■ Texte de la page
42Par un recours persistant à la métaphore de la lumière et au thème de l’illumination des consciences des fidèles de la part de Dieu, le poète s’auto-représente non seulement comme inapte à accéder au « cloître céleste » par ses seules forces, mais aussi comme incapable de trouver les mots adéquats pour louer Dieu80. Selon une approche platonicienne chère à Marguerite, la nature humaine est présentée comme partagée en deux : la prison d’un corps enchaîné aux biens de la terre et source de tout malheur, et l’âme en exil, désireuse de s’envoler au paradis, mais ayant besoin d’une intervention divine pour rejoindre le corps céleste81. Plus originaux et utiles pour pouvoir situer Brucioli dans la polémique religieuse de son temps sont les vers qu’il consacre à la description de l’Église de l’époque, comparée à un navire à la dérive, qui s’adresse à Dieu afin de décrire sa condition de misère, son affliction et son impuissance82 :
Lassa, ch’io non so più in qual parte io vada
perché chiusa mi veggio intorno intorno,
a poter ire, al ciel la vera strada.
Et già veggo sparito il vero giorno,
che soleva dar luce agli occhi mia,
perché il suo sole à noi non fa ritorno.
Ne veggo dove quella gratia sia,
per la qual già un tempo mi difesi,
[309v] Dalla malignità del mondo ria
et io ch’assai di mie bellezze accesi,
non pur nel luogo dove nacqui prima,
ma fuori anchor de’ primi miei paesi.
A tale sono hor, che più nessuno stima,
Quel ch’io mi dica et anchor manco cura
che la virtù dal cielo in me si imprima.
La vita ognun col comodo misura,
et spreza anchor le mie minor sorelle,
afflitte, et in continua paura.

■ Données fournies
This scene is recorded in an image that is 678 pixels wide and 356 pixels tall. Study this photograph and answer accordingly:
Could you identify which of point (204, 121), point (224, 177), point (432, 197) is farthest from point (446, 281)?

■ Consigne
Rédigez la suite du texte sur les vers de Brucioli consacrés à l'Église, en reprenant juste après le vers « afflitte, et in continua paura. ». Ces données proviennent d'une source distincte du texte.

■ Réponse
Le quali in ver non pare che sieno più quelle
ch’esser solieno, sì misere le veggio,
discinte scalze, vili et poverelle.
Et non basta di questo, che di peggio,
ogni hor si teme, et gratia non si impetra
al nostro aiuto dal celeste seggio,
Fuggita è in ogni loco quella pietra,
che sol può reparar nostra ruina,
et che da lor dureza i cuori spetra.
Et questo avvien perché ciascun camina
[310r] come lo muove la sua voglia insana,
Del tutto fuor d’ogni luce divina.
Ma chi dal vero albergo si allontana,
di fumo e vento si pasce la sera,
veggendo stolta ogni speranza humana.
Ma io mi dolgo che ciascuno spera,
farsi dal cielo per le sue forze degno,
fuor d’ogni retta via, et luce vera.
Et così non ho più forza, arte o ingegno,
salvare alcuno, perché una scura notte,
soprastar sento al mio afflitto legno,
afflitto legno, che ha sparte et rotte,
l’arbor, le vele, et perduto il timone,
et le genti che porta mal condotte.
Perché nessun più la sua speme pone
in quella prima pietra, o vivo sasso,
che i due muri in un ferma et compone.
Et quando io veggo quanto afflitto et lasso,
hor mai si resti tutto il fondamento,
senza il quale non è ben muovere un peso
[310v] Piu si raddopia anchora il mio tormento
et nessuno il mio duolo ascolta o intende,
o sicura del mio grave lamento
cosi rovina tale sopra me pende,
che io che la conosco, lassa tramo,
se dal cielo qualche aiuto non ascende.
Et così senza cagion pavento et temo,
veggendo come l’edificio santo,
ridotto tutto sia quasi allo estremo
et il mondo si sta pure in festa et in canto
et io sento squarciare il divin templo,
il divin templo che amato ho tanto.
O gran ruina senza alcuno esemplo,
che pe nostri peccati il ciel minaccia,
se il tempo andato a dietro ben contemplo
volta tu signor mio, ver noi la faccia,
et mostrame qual sia il vero sentiero,
et fa che quel da ciaschedun si faccia.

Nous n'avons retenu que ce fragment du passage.